Standing up for children and rejecting the politics of fear.
More than 200 people gathered in Raleigh Wednesday to learn more about the proposal to give in-state tuition to the children of undocumented workers in North Carolina, an idea that state lawmakers backed away from this earlier year after a torrent of demagoguery and misleading rhetoric fueled by right-wing talk radio.
Nine states currently allow the children to pay in-state tuition. The issue has become a flashpoint for anti-immigration sentiment across the country. Opponents of the plan have mischaracterized it as a way to encourage illegal immigration by allowing undocumented students to attend college for free. A federal court recently threw out a legal challenge to a similar law in Kansas.
Former Governor Jim Hunt has been an outspoken supporter of the bill since it was introduced and told the crowd Wednesday that it will eventually pass in North Carolina because it is the right thing to do for the children involved and for the state’s economy.
Hunt pointed out that the children of undocumented workers did not choose to come to North Carolina, they were brought here by their parents and are now North Carolina’s children.
El Pueblo Director Andrea Bazan-Manson recounted what happened earlier this year when the legislation was introduced. Advocates and supportive legislators were harassed and threatened and eleven of the bill’s original co-sponsors withdrew their name.
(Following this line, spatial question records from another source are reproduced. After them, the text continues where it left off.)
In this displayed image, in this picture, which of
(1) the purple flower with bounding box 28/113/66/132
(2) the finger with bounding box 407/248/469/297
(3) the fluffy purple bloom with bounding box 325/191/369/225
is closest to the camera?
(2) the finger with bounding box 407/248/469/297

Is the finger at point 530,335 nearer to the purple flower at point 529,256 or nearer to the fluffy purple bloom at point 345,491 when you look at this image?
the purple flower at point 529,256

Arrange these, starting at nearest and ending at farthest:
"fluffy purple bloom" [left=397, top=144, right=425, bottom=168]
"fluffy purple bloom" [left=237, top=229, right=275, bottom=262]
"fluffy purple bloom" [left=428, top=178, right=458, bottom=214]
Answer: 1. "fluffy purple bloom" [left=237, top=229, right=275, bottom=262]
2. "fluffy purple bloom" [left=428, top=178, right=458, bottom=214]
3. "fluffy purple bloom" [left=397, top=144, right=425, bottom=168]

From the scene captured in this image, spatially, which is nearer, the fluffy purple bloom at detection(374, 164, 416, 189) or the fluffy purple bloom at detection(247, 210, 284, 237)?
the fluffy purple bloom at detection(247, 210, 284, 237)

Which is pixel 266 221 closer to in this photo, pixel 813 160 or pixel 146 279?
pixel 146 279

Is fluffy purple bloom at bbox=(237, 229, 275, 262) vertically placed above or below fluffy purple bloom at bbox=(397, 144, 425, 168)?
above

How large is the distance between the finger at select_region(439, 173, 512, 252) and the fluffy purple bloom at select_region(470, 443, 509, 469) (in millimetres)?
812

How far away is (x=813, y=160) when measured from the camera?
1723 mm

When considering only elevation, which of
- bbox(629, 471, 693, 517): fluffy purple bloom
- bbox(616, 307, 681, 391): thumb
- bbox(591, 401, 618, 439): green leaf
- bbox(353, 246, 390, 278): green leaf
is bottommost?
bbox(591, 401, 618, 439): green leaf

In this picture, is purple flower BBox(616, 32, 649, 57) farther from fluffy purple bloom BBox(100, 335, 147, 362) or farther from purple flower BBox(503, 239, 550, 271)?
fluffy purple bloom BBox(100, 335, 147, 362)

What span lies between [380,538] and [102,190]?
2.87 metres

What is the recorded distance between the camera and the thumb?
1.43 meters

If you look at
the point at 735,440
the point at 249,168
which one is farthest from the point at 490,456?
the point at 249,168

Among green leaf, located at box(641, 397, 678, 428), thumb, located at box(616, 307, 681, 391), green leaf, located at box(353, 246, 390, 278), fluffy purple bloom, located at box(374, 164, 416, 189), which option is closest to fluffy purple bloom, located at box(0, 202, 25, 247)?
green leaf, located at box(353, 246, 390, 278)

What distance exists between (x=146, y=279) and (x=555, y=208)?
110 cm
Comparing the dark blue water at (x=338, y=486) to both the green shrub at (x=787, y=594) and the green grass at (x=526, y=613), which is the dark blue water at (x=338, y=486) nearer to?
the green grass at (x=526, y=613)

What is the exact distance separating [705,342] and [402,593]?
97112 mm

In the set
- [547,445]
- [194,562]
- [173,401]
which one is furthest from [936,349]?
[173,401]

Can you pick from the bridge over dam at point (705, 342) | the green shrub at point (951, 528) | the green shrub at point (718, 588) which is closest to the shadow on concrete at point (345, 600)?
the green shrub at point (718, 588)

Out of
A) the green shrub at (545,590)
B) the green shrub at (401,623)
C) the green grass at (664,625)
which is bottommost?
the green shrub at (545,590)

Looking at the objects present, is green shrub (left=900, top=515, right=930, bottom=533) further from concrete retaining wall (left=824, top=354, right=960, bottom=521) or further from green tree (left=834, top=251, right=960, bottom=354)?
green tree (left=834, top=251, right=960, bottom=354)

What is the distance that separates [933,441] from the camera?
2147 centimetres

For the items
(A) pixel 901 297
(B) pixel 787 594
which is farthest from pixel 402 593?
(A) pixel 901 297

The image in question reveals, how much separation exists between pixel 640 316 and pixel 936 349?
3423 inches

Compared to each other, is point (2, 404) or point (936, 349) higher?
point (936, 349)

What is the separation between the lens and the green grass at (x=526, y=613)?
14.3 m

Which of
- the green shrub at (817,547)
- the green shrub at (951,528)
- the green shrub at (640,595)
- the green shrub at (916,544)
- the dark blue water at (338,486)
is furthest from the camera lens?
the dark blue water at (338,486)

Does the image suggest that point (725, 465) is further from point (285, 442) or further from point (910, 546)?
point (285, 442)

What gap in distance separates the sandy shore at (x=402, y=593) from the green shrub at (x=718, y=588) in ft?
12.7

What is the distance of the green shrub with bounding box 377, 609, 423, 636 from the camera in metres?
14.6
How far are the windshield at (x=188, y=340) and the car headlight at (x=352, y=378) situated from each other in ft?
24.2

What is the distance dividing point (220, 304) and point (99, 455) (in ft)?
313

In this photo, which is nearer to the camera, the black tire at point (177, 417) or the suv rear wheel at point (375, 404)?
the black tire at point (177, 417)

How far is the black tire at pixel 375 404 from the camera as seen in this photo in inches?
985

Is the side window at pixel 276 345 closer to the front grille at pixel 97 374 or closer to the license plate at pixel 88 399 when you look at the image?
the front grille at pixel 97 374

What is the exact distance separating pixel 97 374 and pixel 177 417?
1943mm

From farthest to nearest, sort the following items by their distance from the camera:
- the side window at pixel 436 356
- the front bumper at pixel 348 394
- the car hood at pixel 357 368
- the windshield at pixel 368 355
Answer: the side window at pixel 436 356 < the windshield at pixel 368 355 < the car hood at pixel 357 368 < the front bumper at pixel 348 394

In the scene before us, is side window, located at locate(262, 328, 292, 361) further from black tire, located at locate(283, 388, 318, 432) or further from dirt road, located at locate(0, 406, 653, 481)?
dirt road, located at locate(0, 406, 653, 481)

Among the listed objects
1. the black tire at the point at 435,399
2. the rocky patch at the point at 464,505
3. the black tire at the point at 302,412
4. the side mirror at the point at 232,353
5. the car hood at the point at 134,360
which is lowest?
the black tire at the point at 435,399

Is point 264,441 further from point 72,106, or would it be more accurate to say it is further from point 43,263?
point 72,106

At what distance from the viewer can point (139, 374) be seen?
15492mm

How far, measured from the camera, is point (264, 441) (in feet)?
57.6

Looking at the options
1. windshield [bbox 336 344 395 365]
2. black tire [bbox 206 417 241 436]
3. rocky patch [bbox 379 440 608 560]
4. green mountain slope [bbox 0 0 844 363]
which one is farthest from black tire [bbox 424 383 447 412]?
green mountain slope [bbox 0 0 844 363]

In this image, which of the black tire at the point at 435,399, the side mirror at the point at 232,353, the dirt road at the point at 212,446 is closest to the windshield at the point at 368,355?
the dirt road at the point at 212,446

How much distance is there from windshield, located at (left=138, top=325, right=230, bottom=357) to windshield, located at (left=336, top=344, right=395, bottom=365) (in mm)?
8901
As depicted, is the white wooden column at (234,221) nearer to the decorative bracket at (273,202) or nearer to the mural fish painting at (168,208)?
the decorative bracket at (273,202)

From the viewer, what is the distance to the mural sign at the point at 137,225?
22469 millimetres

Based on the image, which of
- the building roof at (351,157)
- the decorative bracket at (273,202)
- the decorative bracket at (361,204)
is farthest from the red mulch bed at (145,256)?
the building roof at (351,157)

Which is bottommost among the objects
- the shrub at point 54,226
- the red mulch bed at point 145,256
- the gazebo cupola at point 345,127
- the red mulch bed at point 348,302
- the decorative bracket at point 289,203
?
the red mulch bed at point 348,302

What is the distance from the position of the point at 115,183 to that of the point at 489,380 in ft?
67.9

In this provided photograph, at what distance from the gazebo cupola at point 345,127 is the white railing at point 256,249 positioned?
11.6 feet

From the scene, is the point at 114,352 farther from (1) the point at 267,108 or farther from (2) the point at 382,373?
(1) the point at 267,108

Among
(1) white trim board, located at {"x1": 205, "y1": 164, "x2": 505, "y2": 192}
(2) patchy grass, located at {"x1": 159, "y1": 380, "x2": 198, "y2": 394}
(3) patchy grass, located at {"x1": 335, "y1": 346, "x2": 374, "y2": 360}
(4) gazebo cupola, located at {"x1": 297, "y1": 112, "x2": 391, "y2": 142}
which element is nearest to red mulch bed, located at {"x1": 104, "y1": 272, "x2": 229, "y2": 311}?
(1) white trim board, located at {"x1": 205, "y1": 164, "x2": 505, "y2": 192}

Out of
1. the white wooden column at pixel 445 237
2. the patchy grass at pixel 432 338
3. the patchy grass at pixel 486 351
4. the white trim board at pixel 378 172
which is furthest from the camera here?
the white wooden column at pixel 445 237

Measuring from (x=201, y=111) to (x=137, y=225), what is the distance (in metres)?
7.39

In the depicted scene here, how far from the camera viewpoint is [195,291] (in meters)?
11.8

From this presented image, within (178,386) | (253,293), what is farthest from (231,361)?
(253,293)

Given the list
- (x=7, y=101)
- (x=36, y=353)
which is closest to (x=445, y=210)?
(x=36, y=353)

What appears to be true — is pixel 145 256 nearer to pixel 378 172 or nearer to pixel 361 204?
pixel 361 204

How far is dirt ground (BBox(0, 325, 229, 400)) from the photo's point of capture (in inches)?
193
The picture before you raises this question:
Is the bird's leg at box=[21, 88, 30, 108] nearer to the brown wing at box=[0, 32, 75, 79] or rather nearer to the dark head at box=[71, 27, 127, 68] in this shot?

But the public wants to help the children. A recent Elon University Poll found that the majority of people in North Carolina support the legislation. To qualify for in-state tuition, students must have attended a North Carolina high school for four years and must certify that they are in the process of seeking legal citizenship.
Many folks in the audience Wednesday wondered what they could do to help pass the proposal in the next legislative session. The best answer may have come from the response to the event by one of the leaders of the hysterical anti-immigration forces who told a reporter that legislators will remember what happened to folks who supported the bill this year and that many of the 26 lawmakers who remained as co-sponsors won’t be in the legislature next session. In other words, the threats and intimidation will continue.
That’s a pretty direct challenge and one that was largely left unsaid at Wednesday’s event, the choice between the politics of fear and the welfare of children who are part of our community.
The anti-immigration forces are loud and well-organized but small in numbers and count on the complacency of the vast majority of the people in the state as part of their strategy. The vocal and hateful minority will rule and children will continue to suffer only as long as the rest of us are silent and allow it.